-- What you have to do --
Which lines of the listing hold the string "custom"? Copy those lines.

-- Data for processing --

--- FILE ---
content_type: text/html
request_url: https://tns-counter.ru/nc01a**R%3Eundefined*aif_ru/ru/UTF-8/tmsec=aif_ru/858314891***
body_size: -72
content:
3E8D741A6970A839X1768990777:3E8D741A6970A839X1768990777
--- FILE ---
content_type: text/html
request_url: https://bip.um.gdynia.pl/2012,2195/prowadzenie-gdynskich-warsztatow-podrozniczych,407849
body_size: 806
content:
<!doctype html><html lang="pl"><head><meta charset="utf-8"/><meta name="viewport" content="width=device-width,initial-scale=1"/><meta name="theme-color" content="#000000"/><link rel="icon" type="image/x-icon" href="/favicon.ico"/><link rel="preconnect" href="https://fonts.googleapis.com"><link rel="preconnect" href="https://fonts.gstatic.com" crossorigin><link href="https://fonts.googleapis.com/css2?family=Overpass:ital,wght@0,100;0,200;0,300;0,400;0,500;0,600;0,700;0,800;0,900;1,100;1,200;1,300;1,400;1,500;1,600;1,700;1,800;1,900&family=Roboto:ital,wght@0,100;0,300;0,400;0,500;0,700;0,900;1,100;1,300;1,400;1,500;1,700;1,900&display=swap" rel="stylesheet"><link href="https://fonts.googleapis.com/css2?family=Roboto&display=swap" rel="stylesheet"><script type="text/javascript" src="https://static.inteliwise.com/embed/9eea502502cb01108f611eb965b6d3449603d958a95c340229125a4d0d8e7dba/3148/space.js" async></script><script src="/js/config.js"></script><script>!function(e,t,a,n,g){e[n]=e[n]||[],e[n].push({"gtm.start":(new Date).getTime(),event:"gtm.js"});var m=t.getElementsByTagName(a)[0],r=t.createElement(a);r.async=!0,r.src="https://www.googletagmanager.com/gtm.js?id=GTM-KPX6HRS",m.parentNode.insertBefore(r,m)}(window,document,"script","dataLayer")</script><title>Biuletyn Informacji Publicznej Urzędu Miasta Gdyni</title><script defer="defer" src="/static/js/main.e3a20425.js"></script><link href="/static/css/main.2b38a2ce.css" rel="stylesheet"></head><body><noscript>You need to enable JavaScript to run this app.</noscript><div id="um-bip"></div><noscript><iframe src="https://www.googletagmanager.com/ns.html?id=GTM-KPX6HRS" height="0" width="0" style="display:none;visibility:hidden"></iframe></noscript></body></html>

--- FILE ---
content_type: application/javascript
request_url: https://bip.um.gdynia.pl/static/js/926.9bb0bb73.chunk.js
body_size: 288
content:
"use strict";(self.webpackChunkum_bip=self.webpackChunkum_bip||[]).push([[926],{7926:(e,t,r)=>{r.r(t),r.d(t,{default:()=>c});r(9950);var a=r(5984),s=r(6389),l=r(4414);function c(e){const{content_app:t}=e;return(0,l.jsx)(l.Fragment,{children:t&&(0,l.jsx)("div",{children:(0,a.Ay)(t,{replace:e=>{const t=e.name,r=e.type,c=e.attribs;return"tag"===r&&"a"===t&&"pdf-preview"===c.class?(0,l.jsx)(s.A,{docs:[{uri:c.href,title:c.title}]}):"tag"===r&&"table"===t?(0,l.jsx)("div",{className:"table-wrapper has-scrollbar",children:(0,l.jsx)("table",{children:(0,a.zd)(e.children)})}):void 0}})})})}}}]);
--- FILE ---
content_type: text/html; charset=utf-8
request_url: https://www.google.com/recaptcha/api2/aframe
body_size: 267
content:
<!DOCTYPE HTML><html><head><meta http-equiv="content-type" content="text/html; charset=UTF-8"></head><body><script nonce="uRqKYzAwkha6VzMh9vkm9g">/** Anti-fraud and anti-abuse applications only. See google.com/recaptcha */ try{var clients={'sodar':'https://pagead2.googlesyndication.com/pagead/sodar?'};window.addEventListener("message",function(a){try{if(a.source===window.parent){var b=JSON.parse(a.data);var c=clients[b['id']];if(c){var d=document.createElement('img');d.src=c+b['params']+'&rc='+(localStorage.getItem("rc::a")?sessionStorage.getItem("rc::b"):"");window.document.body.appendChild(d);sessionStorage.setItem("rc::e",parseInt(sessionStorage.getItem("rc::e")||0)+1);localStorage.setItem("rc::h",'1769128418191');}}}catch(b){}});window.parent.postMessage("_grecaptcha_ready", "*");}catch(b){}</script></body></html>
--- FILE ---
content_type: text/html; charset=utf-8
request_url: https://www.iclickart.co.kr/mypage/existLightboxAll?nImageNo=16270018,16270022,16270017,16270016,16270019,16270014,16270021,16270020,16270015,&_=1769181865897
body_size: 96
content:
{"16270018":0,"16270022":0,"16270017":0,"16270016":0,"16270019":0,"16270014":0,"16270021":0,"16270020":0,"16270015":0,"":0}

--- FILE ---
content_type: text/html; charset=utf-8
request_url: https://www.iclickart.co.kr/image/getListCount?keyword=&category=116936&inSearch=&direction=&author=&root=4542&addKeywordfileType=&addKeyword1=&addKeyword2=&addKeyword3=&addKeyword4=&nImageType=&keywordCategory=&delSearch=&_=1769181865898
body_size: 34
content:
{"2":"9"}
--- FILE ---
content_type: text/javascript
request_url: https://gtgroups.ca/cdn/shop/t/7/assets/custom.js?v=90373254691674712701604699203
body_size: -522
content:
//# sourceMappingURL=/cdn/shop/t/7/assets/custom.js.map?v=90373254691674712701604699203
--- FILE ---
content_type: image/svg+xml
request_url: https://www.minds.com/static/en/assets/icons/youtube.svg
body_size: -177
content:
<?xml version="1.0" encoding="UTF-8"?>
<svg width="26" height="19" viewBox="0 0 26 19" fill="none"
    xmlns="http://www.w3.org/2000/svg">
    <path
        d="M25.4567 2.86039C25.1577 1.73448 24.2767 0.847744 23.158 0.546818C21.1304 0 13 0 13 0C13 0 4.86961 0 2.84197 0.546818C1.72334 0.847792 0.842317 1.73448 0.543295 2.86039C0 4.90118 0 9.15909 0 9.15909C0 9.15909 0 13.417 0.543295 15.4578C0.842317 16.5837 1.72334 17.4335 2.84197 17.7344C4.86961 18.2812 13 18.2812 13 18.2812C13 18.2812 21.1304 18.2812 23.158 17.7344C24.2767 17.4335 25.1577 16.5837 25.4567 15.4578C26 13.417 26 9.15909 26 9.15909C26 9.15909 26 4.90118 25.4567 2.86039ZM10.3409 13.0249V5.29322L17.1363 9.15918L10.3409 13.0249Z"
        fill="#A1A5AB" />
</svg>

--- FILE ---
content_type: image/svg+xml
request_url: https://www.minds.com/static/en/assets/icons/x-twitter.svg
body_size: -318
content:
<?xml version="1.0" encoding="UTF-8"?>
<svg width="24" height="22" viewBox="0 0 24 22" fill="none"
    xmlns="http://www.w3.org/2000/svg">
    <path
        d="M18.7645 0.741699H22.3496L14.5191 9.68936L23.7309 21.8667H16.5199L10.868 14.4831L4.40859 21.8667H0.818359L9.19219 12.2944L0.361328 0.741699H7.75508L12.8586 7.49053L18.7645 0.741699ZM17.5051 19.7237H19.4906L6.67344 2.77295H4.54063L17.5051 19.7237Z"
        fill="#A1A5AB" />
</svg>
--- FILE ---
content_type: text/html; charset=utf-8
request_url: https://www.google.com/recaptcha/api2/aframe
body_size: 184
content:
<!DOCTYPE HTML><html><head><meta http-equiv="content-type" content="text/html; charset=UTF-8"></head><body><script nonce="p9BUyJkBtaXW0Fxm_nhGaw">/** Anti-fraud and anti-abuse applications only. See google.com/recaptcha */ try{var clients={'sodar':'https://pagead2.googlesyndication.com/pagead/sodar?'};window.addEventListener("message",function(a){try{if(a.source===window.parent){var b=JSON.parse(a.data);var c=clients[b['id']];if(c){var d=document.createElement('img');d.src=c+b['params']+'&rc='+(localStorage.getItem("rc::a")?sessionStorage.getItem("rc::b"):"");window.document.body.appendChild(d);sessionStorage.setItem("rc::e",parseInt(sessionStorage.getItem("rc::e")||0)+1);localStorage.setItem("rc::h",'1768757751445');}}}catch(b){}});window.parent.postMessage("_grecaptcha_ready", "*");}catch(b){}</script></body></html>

-- Solution to this problem --
request_url: https://gtgroups.ca/cdn/shop/t/7/assets/custom.js?v=90373254691674712701604699203
//# sourceMappingURL=/cdn/shop/t/7/assets/custom.js.map?v=90373254691674712701604699203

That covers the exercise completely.